Les échanges commerciaux entre l’Afrique et les États-Unis évoluent sous l’effet des droits de douane instaurés sous l’administration Trump et de l’expiration prochaine de l’African Growth and Opportunity Act (Agoa), qui facilitait l’accès préférentiel des produits africains au marché américain.

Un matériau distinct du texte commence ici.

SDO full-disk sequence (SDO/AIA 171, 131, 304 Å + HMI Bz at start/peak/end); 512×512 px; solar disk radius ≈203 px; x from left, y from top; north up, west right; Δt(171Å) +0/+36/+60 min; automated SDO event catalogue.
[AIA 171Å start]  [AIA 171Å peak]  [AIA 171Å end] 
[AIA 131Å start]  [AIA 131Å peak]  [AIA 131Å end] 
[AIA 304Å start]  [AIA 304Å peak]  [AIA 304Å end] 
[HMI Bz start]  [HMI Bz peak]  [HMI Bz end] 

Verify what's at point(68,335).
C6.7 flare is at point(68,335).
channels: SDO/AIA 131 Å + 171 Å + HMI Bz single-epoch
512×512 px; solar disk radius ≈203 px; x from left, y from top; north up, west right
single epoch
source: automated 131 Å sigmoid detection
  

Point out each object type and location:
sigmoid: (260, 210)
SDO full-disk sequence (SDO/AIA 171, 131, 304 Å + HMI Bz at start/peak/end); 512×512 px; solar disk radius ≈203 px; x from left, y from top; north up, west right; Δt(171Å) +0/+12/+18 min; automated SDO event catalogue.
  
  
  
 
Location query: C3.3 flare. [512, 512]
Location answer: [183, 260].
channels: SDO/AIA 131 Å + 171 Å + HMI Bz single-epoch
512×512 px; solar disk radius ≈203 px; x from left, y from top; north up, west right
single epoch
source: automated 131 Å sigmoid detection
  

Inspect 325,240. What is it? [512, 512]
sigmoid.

En juillet 2025, les échanges ont atteint 7,8 milliards de dollars, contre 7 milliards en juin, grâce à une hausse de 22 % des exportations africaines (4,5 milliards). L’Afrique du Sud concentre près de la moitié de ce volume, avec 2 milliards de dollars de biens exportés, selon une analyse de The Africa Report et Jeune Afrique.
Si l’Afrique du Sud reste le principal partenaire commercial africain des États-Unis, d’autres pays comme le Nigeria, l’Angola et le Kenya renforcent leur présence. Mais l’échéance de l’Agoa en 2025 pourrait peser sur certaines économies, notamment celles dépendantes du textile et de l’agriculture.
Face à ce changement, plusieurs experts estiment que l’Afrique doit diversifier ses débouchés, renforcer l’intégration régionale et accroître son attractivité pour les investisseurs étrangers, dans un contexte mondial marqué par la montée du protectionnisme et la concurrence de la Chine et de l’Union européenne.